But more than that, you could have probably made a few slight changes in John List’s adult life, and he never would have killed anybody. He didn’t kill anybody before or after that day (except in war, and one author of a recent book about him suggests he was suffering from PTSD incurred during WWII, which I have to say, doesn’t quite work for me either).
Westlake didn’t really want to believe everything could be explained. Yes, there are reasons for the way people are. But that doesn’t mean we can understand them all. “A realist is somebody who thinks the world is simple enough to be understood. It isn’t.” And neither are human beings. Or wolves in the form of human beings.
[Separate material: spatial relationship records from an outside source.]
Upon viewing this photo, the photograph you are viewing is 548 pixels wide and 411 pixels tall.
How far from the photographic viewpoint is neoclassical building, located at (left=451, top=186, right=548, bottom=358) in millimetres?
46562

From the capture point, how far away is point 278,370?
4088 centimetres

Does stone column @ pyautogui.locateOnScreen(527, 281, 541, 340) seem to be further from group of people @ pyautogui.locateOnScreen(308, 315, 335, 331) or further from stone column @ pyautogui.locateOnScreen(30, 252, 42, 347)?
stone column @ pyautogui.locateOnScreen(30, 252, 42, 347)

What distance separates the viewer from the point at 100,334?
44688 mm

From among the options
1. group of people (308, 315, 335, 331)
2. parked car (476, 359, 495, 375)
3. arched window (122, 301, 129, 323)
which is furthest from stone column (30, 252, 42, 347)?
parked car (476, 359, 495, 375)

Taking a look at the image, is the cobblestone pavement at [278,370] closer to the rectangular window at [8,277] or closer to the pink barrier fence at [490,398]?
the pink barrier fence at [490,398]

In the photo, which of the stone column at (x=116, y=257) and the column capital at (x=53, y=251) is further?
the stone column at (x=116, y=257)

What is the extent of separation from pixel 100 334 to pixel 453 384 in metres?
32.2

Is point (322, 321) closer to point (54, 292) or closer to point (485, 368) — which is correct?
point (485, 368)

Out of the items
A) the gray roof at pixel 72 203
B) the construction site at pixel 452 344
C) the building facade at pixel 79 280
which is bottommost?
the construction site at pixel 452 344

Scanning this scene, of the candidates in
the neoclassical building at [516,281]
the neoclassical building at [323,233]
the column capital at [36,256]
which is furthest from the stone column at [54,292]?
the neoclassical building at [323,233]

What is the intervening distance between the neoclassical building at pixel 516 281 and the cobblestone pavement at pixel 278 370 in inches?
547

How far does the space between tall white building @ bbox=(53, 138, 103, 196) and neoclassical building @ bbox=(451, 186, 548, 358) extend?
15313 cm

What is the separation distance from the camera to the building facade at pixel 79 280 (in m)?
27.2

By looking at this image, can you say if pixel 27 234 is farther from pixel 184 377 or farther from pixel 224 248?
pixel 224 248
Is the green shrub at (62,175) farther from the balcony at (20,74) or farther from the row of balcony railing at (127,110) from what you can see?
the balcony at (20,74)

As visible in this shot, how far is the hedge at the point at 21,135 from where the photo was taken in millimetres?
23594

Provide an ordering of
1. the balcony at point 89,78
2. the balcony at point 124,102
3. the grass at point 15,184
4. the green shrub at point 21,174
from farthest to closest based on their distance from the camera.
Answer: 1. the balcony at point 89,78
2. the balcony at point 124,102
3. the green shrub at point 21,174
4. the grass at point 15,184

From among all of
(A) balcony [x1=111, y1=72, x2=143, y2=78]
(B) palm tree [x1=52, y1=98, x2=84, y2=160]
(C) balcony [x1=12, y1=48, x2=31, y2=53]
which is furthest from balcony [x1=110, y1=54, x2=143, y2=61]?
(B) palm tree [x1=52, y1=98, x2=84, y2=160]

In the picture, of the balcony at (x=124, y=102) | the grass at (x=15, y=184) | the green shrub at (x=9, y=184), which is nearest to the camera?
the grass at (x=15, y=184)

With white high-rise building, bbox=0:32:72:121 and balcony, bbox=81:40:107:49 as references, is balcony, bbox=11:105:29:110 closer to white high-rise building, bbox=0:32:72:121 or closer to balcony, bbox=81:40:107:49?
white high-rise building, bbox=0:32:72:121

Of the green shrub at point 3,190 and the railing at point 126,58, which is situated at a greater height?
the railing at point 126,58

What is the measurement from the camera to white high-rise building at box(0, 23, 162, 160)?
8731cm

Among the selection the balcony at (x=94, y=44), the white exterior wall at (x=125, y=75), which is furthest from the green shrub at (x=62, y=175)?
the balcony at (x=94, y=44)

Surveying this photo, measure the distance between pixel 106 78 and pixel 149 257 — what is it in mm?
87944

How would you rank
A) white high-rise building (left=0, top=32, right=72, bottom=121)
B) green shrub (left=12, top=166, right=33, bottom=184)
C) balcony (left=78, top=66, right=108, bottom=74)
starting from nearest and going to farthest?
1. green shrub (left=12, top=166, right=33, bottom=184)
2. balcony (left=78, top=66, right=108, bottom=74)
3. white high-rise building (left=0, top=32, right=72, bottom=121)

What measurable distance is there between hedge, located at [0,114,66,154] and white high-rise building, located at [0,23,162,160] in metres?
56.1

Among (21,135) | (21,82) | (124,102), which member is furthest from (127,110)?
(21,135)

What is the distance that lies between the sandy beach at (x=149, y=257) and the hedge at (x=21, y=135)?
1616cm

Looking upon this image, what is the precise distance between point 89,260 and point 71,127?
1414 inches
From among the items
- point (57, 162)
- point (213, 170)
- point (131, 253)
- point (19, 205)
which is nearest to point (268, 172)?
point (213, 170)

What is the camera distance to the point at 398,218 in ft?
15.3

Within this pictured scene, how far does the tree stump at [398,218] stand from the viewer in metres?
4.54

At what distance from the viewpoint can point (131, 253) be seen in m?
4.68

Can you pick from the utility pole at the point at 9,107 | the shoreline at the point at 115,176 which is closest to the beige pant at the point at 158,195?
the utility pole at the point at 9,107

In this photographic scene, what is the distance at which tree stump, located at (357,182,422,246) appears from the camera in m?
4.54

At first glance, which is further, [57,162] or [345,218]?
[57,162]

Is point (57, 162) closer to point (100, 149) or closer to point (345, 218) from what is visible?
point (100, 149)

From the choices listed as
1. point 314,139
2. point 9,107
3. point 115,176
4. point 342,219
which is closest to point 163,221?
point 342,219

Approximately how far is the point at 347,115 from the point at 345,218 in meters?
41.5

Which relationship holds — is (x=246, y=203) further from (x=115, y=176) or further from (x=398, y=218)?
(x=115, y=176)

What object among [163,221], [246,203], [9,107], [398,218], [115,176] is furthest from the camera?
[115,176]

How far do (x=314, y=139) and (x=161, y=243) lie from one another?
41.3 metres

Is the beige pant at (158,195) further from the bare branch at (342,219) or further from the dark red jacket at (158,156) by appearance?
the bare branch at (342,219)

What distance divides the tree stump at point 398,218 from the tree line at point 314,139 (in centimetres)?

Though our behavior patterns can be obstinately repetitive, the mystery of identity is not only to be found in what we’ve done before. It’s much more in what we do next. The choices we make. Or fail to make.
Hi! Thank you for this newsy expose! 54-y/o transplant to N.J. here. N.J.’s biggest paper, The Star-Ledger, did a big expose on List in Dec. (12 pages?). Westfield’s about 20-30 mins from me. I forwarded this link to those who put it all together. Thanks for much for all this information!
Sorry to take so long responding, saw this days ago, got distracted reading my own article. So many things I had forgotten I knew. This is why we write things down.
I would have thought an expose on a convicted murderer who died in 2008 was a bit overdue, but The Star Ledger is easily one of the top ten papers in the country, has been a long time, would get more credit for that if it wasn’t in New Jersey. I would assume it was more of a retrospective analysis than an investigation.